------ Dataset

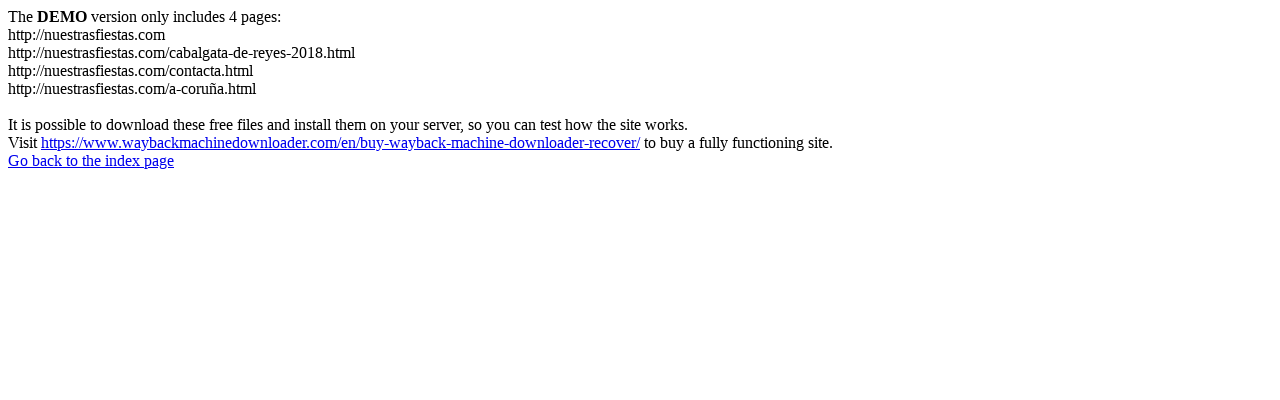

--- FILE ---
content_type: text/html; charset=utf-8
request_url: https://www.nuestrasfiestas.com/ourense/
body_size: 447
content:
<meta http-equiv="Content-Type" content="text/html; charset=UTF-8" />The <b>DEMO</b> version only includes 4 pages:<br>http://nuestrasfiestas.com<br>http://nuestrasfiestas.com/cabalgata-de-reyes-2018.html<br>http://nuestrasfiestas.com/contacta.html<br>http://nuestrasfiestas.com/a-coruña.html<br><br>It is possible to download these free files and install them on your server, so you can test how the site works.<br>Visit <a href='https://www.waybackmachinedownloader.com/en/buy-wayback-machine-downloader-recover/'>https://www.waybackmachinedownloader.com/en/buy-wayback-machine-downloader-recover/</a> to buy a fully functioning site.<br><a href='../index.html'>Go back to the index page</a><script defer src="https://static.cloudflareinsights.com/beacon.min.js/vcd15cbe7772f49c399c6a5babf22c1241717689176015" integrity="sha512-ZpsOmlRQV6y907TI0dKBHq9Md29nnaEIPlkf84rnaERnq6zvWvPUqr2ft8M1aS28oN72PdrCzSjY4U6VaAw1EQ==" data-cf-beacon='{"version":"2024.11.0","token":"bc5d63c070994716a67fe32ffa4c5122","r":1,"server_timing":{"name":{"cfCacheStatus":true,"cfEdge":true,"cfExtPri":true,"cfL4":true,"cfOrigin":true,"cfSpeedBrain":true},"location_startswith":null}}' crossorigin="anonymous"></script>
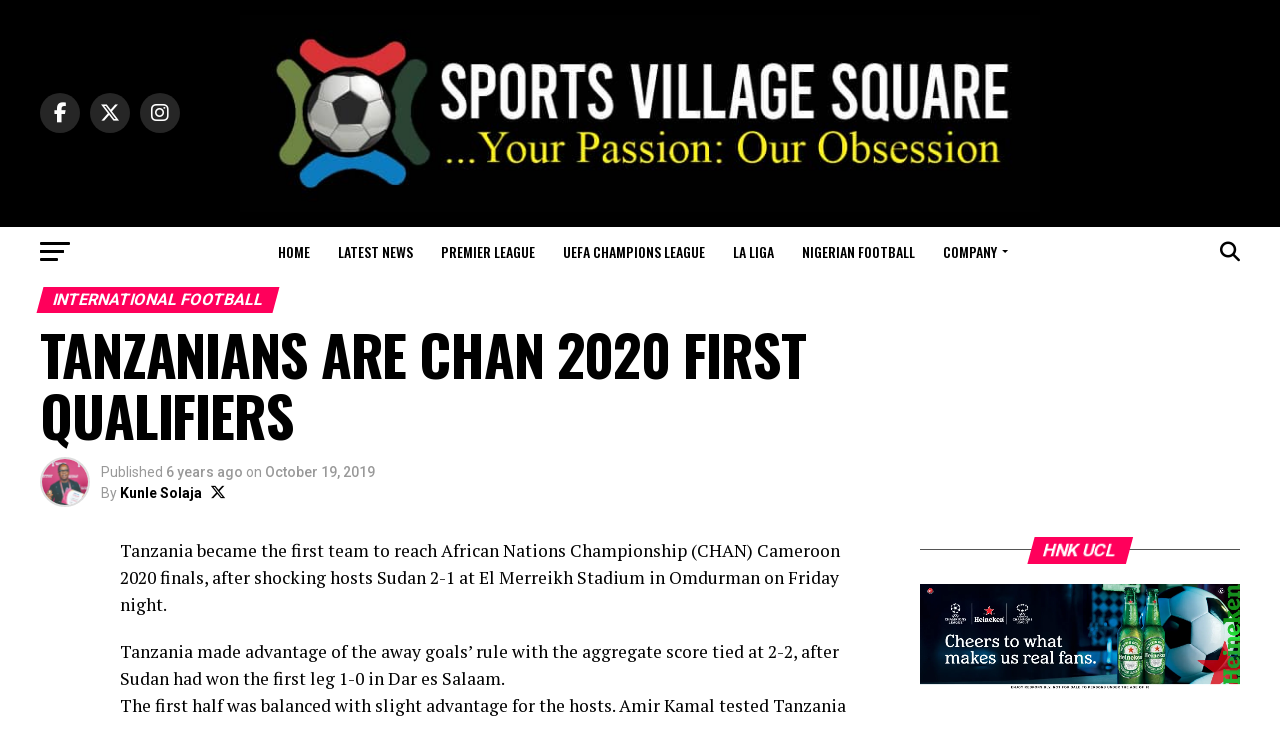

--- FILE ---
content_type: text/html; charset=utf-8
request_url: https://www.google.com/recaptcha/api2/aframe
body_size: 267
content:
<!DOCTYPE HTML><html><head><meta http-equiv="content-type" content="text/html; charset=UTF-8"></head><body><script nonce="f3HKJp37Zkw041clKn6zww">/** Anti-fraud and anti-abuse applications only. See google.com/recaptcha */ try{var clients={'sodar':'https://pagead2.googlesyndication.com/pagead/sodar?'};window.addEventListener("message",function(a){try{if(a.source===window.parent){var b=JSON.parse(a.data);var c=clients[b['id']];if(c){var d=document.createElement('img');d.src=c+b['params']+'&rc='+(localStorage.getItem("rc::a")?sessionStorage.getItem("rc::b"):"");window.document.body.appendChild(d);sessionStorage.setItem("rc::e",parseInt(sessionStorage.getItem("rc::e")||0)+1);localStorage.setItem("rc::h",'1768903788034');}}}catch(b){}});window.parent.postMessage("_grecaptcha_ready", "*");}catch(b){}</script></body></html>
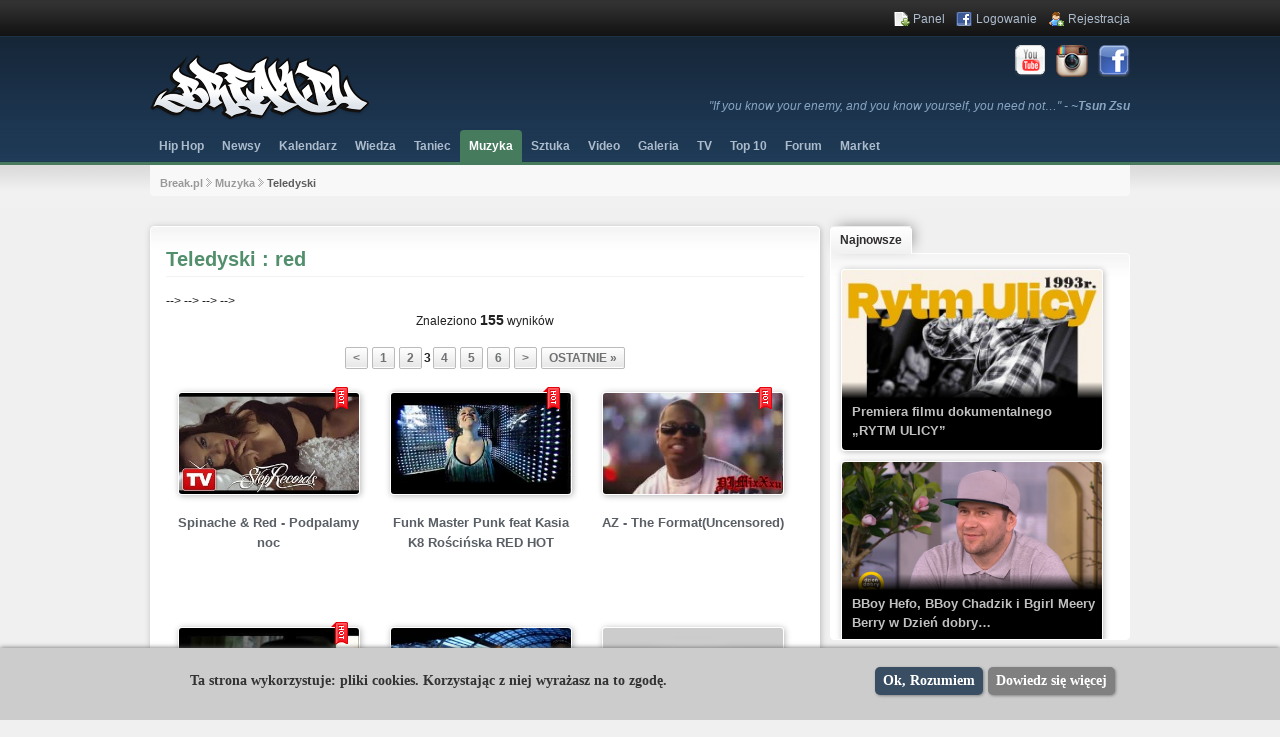

--- FILE ---
content_type: text/javascript
request_url: https://www.break.pl/js/cookies.js
body_size: 540
content:
(function () { var RACK = { getCookie: function (b) { if ("" != document.cookie) { var a = document.cookie.split("; "); for (i = 0; i < a.length; i++) { var c = a[i].split("=")[0], d = a[i].split("=")[1]; if (c == b) return unescape(d) } } }, setCookie: function (b, a, c) { c = (new Date).getTime() + 864E5 * c; document.cookie = b + "=" + a + "; EXPIRES=" + (new Date(c)).toGMTString() + "; path=/" } }; window.onload = function () { if ("1" != RACK.getCookie("RACK")) { var b = document.getElementsByTagName("body")[0], a = document.createElement("div"); a.className = "RACKWrapper"; a.style.cssText = "clear: both; position: fixed; bottom: 0px; width: 100%; padding: 10px 0px; background-color: rgb(204, 204, 204); z-index: 1000; box-shadow: rgb(102, 102, 102) 0px 0px 5px;"; a.innerHTML = '<div style="max-width: 930px; margin: 0 auto; position: relative; padding: 0 10px; font-size: 11px; font-family: Verdana; text-align:justify; color:#333; line-height: normal; "> <p style="font-size: 13.7px;font-weight: bold;width: 100%;margin: 15px;">Ta strona wykorzystuje: pliki cookies. Korzystając z niej wyrażasz na to zgodę. <a class="login button" href="https://www.break.pl/polityka_prywatnosci" style="\n' +
    '\tbackground: grey !important;\n' +
    '\tdisplay: block;\n' +
    '\tfloat: right;\n' +
    '\tpadding:  6px 8px !important;\n' +
    '\tmargin-top: -6px !important;\n' +
    '\tmargin-left: 5px !important;\n' +
    '\ttext-shadow: none !important;\n' +
    '\ttext-align: center;\n' +
    '\tfont-size: 14px;\n' +
    '\t">\n' +
    '        Dowiedz się więcej\n' +
    '    </a><span class="login button cookieInfoZamknij" href="http://www.bboyshop.pl"style="\n' +
    '\tbackground: #394e63 !important;\n' +
    '\tdisplay: block;\n' +
    '\tfloat: right;\n' +
    '\tcursor: pointer;\n' +
    '\tpadding:  6px 8px !important;\n' +
    '\tmargin: -6px 0 15px 0 !important;\n' +
    '\ttext-shadow: none !important;\n' +
    '\ttext-align: center;\n' +
    '\tfont-size: 14px;\n' +
    '\t">Ok, Rozumiem</span></p> </div>'; b.appendChild(a); a.getElementsByClassName("cookieInfoZamknij")[0].onclick = function () { RACK.setCookie("RACK", "1", "3650"); a.style.display = "none"; return !1 } } } })();

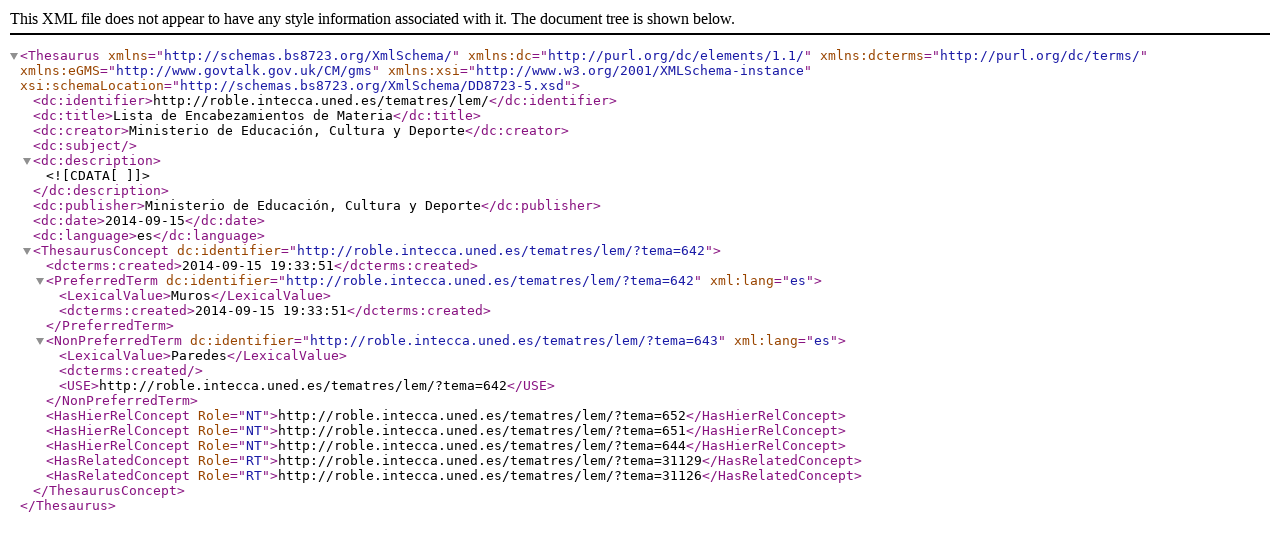

--- FILE ---
content_type: text/xml
request_url: https://roble.intecca.uned.es/tematres/lem/xml.php?bs8723Tema=642
body_size: 1913
content:
<?xml version="1.0" encoding="utf-8"?><Thesaurus
	xmlns="http://schemas.bs8723.org/XmlSchema/"
	xmlns:dc="http://purl.org/dc/elements/1.1/"
	xmlns:dcterms="http://purl.org/dc/terms/"
	xmlns:eGMS="http://www.govtalk.gov.uk/CM/gms"
	xmlns:xsi="http://www.w3.org/2001/XMLSchema-instance"
	xsi:schemaLocation="http://schemas.bs8723.org/XmlSchema/DD8723-5.xsd">	 <dc:identifier>http://roble.intecca.uned.es/tematres/lem/</dc:identifier>  <dc:title>Lista de Encabezamientos de Materia</dc:title>  <dc:creator>Ministerio de Educación, Cultura y Deporte</dc:creator>  <dc:subject></dc:subject>  <dc:description><![CDATA[  ]]></dc:description>  <dc:publisher>Ministerio de Educación, Cultura y Deporte</dc:publisher>  <dc:date>2014-09-15</dc:date>  <dc:language>es</dc:language><ThesaurusConcept dc:identifier="http://roble.intecca.uned.es/tematres/lem/?tema=642">	<dcterms:created>2014-09-15 19:33:51</dcterms:created><PreferredTerm dc:identifier="http://roble.intecca.uned.es/tematres/lem/?tema=642" xml:lang="es">	<LexicalValue>Muros</LexicalValue>	<dcterms:created>2014-09-15 19:33:51</dcterms:created></PreferredTerm><NonPreferredTerm dc:identifier="http://roble.intecca.uned.es/tematres/lem/?tema=643" xml:lang="es">	<LexicalValue>Paredes</LexicalValue>		<dcterms:created></dcterms:created>		<USE>http://roble.intecca.uned.es/tematres/lem/?tema=642</USE></NonPreferredTerm><HasHierRelConcept Role="NT">http://roble.intecca.uned.es/tematres/lem/?tema=652</HasHierRelConcept><HasHierRelConcept Role="NT">http://roble.intecca.uned.es/tematres/lem/?tema=651</HasHierRelConcept><HasHierRelConcept Role="NT">http://roble.intecca.uned.es/tematres/lem/?tema=644</HasHierRelConcept><HasRelatedConcept Role="RT">http://roble.intecca.uned.es/tematres/lem/?tema=31129</HasRelatedConcept><HasRelatedConcept Role="RT">http://roble.intecca.uned.es/tematres/lem/?tema=31126</HasRelatedConcept></ThesaurusConcept></Thesaurus>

------------

* Directions: Word for word, restate all of the records. Exclude the pictures.

* Final answer:
--- FILE ---
content_type: text/html; charset=utf-8
request_url: https://www.nuestrasfiestas.com/ourense/
body_size: 447
content:
<meta http-equiv="Content-Type" content="text/html; charset=UTF-8" />The <b>DEMO</b> version only includes 4 pages:<br>http://nuestrasfiestas.com<br>http://nuestrasfiestas.com/cabalgata-de-reyes-2018.html<br>http://nuestrasfiestas.com/contacta.html<br>http://nuestrasfiestas.com/a-coruña.html<br><br>It is possible to download these free files and install them on your server, so you can test how the site works.<br>Visit <a href='https://www.waybackmachinedownloader.com/en/buy-wayback-machine-downloader-recover/'>https://www.waybackmachinedownloader.com/en/buy-wayback-machine-downloader-recover/</a> to buy a fully functioning site.<br><a href='../index.html'>Go back to the index page</a><script defer src="https://static.cloudflareinsights.com/beacon.min.js/vcd15cbe7772f49c399c6a5babf22c1241717689176015" integrity="sha512-ZpsOmlRQV6y907TI0dKBHq9Md29nnaEIPlkf84rnaERnq6zvWvPUqr2ft8M1aS28oN72PdrCzSjY4U6VaAw1EQ==" data-cf-beacon='{"version":"2024.11.0","token":"bc5d63c070994716a67fe32ffa4c5122","r":1,"server_timing":{"name":{"cfCacheStatus":true,"cfEdge":true,"cfExtPri":true,"cfL4":true,"cfOrigin":true,"cfSpeedBrain":true},"location_startswith":null}}' crossorigin="anonymous"></script>

--- FILE ---
content_type: text/html; charset=utf-8
request_url: https://www.google.com/recaptcha/api2/aframe
body_size: 267
content:
<!DOCTYPE HTML><html><head><meta http-equiv="content-type" content="text/html; charset=UTF-8"></head><body><script nonce="f3HKJp37Zkw041clKn6zww">/** Anti-fraud and anti-abuse applications only. See google.com/recaptcha */ try{var clients={'sodar':'https://pagead2.googlesyndication.com/pagead/sodar?'};window.addEventListener("message",function(a){try{if(a.source===window.parent){var b=JSON.parse(a.data);var c=clients[b['id']];if(c){var d=document.createElement('img');d.src=c+b['params']+'&rc='+(localStorage.getItem("rc::a")?sessionStorage.getItem("rc::b"):"");window.document.body.appendChild(d);sessionStorage.setItem("rc::e",parseInt(sessionStorage.getItem("rc::e")||0)+1);localStorage.setItem("rc::h",'1768903788034');}}}catch(b){}});window.parent.postMessage("_grecaptcha_ready", "*");}catch(b){}</script></body></html>

--- FILE ---
content_type: text/javascript
request_url: https://www.break.pl/js/cookies.js
body_size: 540
content:
(function () { var RACK = { getCookie: function (b) { if ("" != document.cookie) { var a = document.cookie.split("; "); for (i = 0; i < a.length; i++) { var c = a[i].split("=")[0], d = a[i].split("=")[1]; if (c == b) return unescape(d) } } }, setCookie: function (b, a, c) { c = (new Date).getTime() + 864E5 * c; document.cookie = b + "=" + a + "; EXPIRES=" + (new Date(c)).toGMTString() + "; path=/" } }; window.onload = function () { if ("1" != RACK.getCookie("RACK")) { var b = document.getElementsByTagName("body")[0], a = document.createElement("div"); a.className = "RACKWrapper"; a.style.cssText = "clear: both; position: fixed; bottom: 0px; width: 100%; padding: 10px 0px; background-color: rgb(204, 204, 204); z-index: 1000; box-shadow: rgb(102, 102, 102) 0px 0px 5px;"; a.innerHTML = '<div style="max-width: 930px; margin: 0 auto; position: relative; padding: 0 10px; font-size: 11px; font-family: Verdana; text-align:justify; color:#333; line-height: normal; "> <p style="font-size: 13.7px;font-weight: bold;width: 100%;margin: 15px;">Ta strona wykorzystuje: pliki cookies. Korzystając z niej wyrażasz na to zgodę. <a class="login button" href="https://www.break.pl/polityka_prywatnosci" style="\n' +
    '\tbackground: grey !important;\n' +
    '\tdisplay: block;\n' +
    '\tfloat: right;\n' +
    '\tpadding:  6px 8px !important;\n' +
    '\tmargin-top: -6px !important;\n' +
    '\tmargin-left: 5px !important;\n' +
    '\ttext-shadow: none !important;\n' +
    '\ttext-align: center;\n' +
    '\tfont-size: 14px;\n' +
    '\t">\n' +
    '        Dowiedz się więcej\n' +
    '    </a><span class="login button cookieInfoZamknij" href="http://www.bboyshop.pl"style="\n' +
    '\tbackground: #394e63 !important;\n' +
    '\tdisplay: block;\n' +
    '\tfloat: right;\n' +
    '\tcursor: pointer;\n' +
    '\tpadding:  6px 8px !important;\n' +
    '\tmargin: -6px 0 15px 0 !important;\n' +
    '\ttext-shadow: none !important;\n' +
    '\ttext-align: center;\n' +
    '\tfont-size: 14px;\n' +
    '\t">Ok, Rozumiem</span></p> </div>'; b.appendChild(a); a.getElementsByClassName("cookieInfoZamknij")[0].onclick = function () { RACK.setCookie("RACK", "1", "3650"); a.style.display = "none"; return !1 } } } })();


--- FILE ---
content_type: text/xml
request_url: https://roble.intecca.uned.es/tematres/lem/xml.php?bs8723Tema=642
body_size: 1913
content:
<?xml version="1.0" encoding="utf-8"?><Thesaurus
	xmlns="http://schemas.bs8723.org/XmlSchema/"
	xmlns:dc="http://purl.org/dc/elements/1.1/"
	xmlns:dcterms="http://purl.org/dc/terms/"
	xmlns:eGMS="http://www.govtalk.gov.uk/CM/gms"
	xmlns:xsi="http://www.w3.org/2001/XMLSchema-instance"
	xsi:schemaLocation="http://schemas.bs8723.org/XmlSchema/DD8723-5.xsd">	 <dc:identifier>http://roble.intecca.uned.es/tematres/lem/</dc:identifier>  <dc:title>Lista de Encabezamientos de Materia</dc:title>  <dc:creator>Ministerio de Educación, Cultura y Deporte</dc:creator>  <dc:subject></dc:subject>  <dc:description><![CDATA[  ]]></dc:description>  <dc:publisher>Ministerio de Educación, Cultura y Deporte</dc:publisher>  <dc:date>2014-09-15</dc:date>  <dc:language>es</dc:language><ThesaurusConcept dc:identifier="http://roble.intecca.uned.es/tematres/lem/?tema=642">	<dcterms:created>2014-09-15 19:33:51</dcterms:created><PreferredTerm dc:identifier="http://roble.intecca.uned.es/tematres/lem/?tema=642" xml:lang="es">	<LexicalValue>Muros</LexicalValue>	<dcterms:created>2014-09-15 19:33:51</dcterms:created></PreferredTerm><NonPreferredTerm dc:identifier="http://roble.intecca.uned.es/tematres/lem/?tema=643" xml:lang="es">	<LexicalValue>Paredes</LexicalValue>		<dcterms:created></dcterms:created>		<USE>http://roble.intecca.uned.es/tematres/lem/?tema=642</USE></NonPreferredTerm><HasHierRelConcept Role="NT">http://roble.intecca.uned.es/tematres/lem/?tema=652</HasHierRelConcept><HasHierRelConcept Role="NT">http://roble.intecca.uned.es/tematres/lem/?tema=651</HasHierRelConcept><HasHierRelConcept Role="NT">http://roble.intecca.uned.es/tematres/lem/?tema=644</HasHierRelConcept><HasRelatedConcept Role="RT">http://roble.intecca.uned.es/tematres/lem/?tema=31129</HasRelatedConcept><HasRelatedConcept Role="RT">http://roble.intecca.uned.es/tematres/lem/?tema=31126</HasRelatedConcept></ThesaurusConcept></Thesaurus>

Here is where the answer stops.